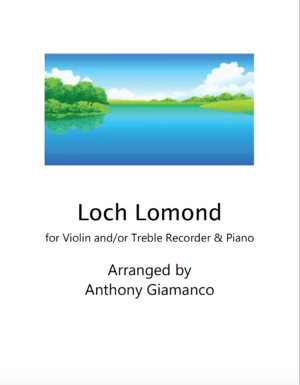 Loch Lomond – Violin (and/or Recorder) and Piano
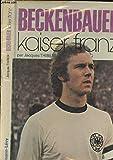 Beckenbauer : Kaiser Franz (Podium)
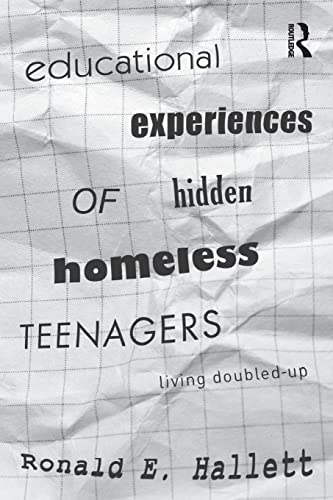 9780415893732: Educational Experiences of Hidden Homeless Teenagers: Living Doubled-Up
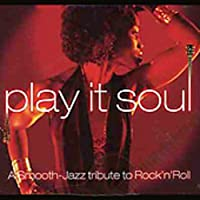 Smooth Jazz Tribute to Rock'n Roll by Play It Soul (2004-05-03)
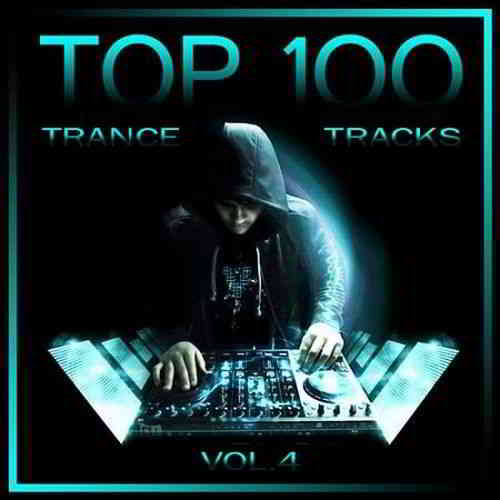 Top 100 Trance Tracks Vol.4 (2019) торрент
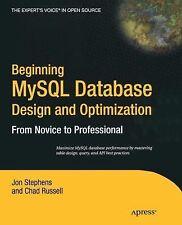 Beginning MySql Database Design and Optimization by Jon Stephens and Chad.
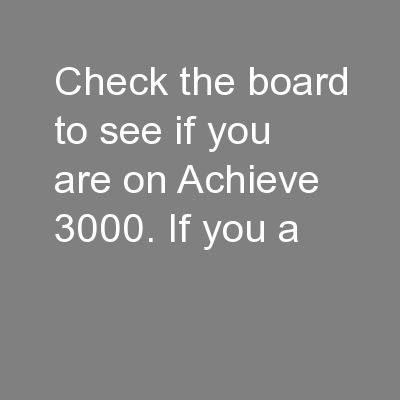 Check the board to see if you are on Achieve 3000. If you a
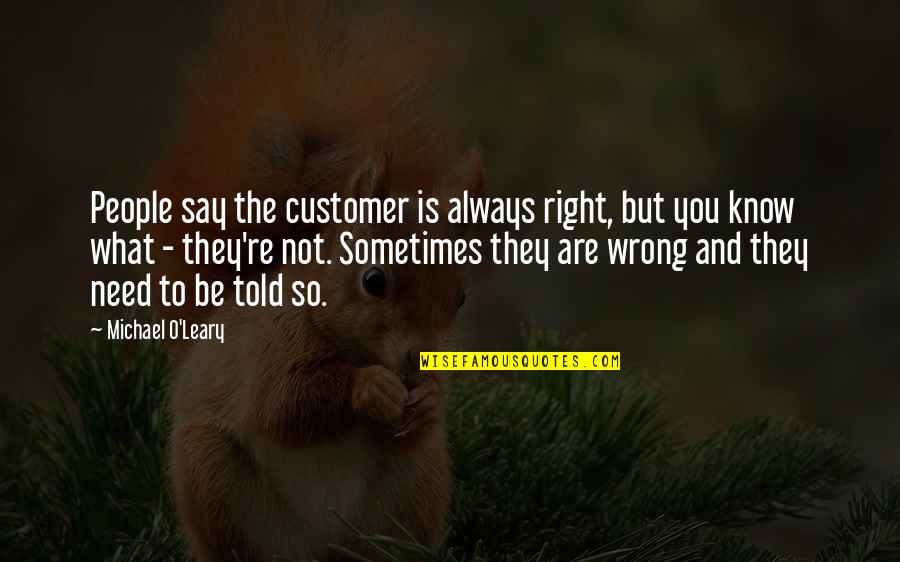 You're Not Always Right Quotes By Michael O'Leary: People say the customer is always right, but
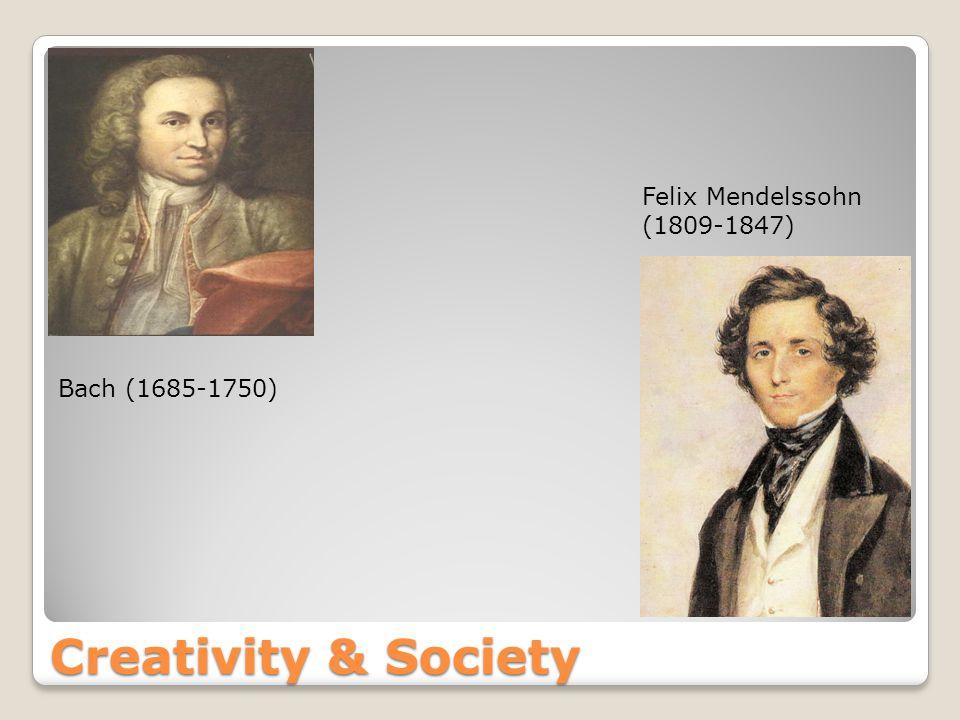 Creativity & Society Bach (1685-1750) Felix Mendelssohn (1809-1847)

# # # # # # #

> Your assignment:
A word-for-word repeat is expected of the lines from the one with "Smooth Jazz Tribute" to the end of the data, both included; pictures are not part of it.

> Task answer:
 Smooth Jazz Tribute to Rock'n Roll by Play It Soul (2004-05-03)
 Top 100 Trance Tracks Vol.4 (2019) торрент
 Beginning MySql Database Design and Optimization by Jon Stephens and Chad.
 Check the board to see if you are on Achieve 3000. If you a
 You're Not Always Right Quotes By Michael O'Leary: People say the customer is always right, but
 Creativity & Society Bach (1685-1750) Felix Mendelssohn (1809-1847)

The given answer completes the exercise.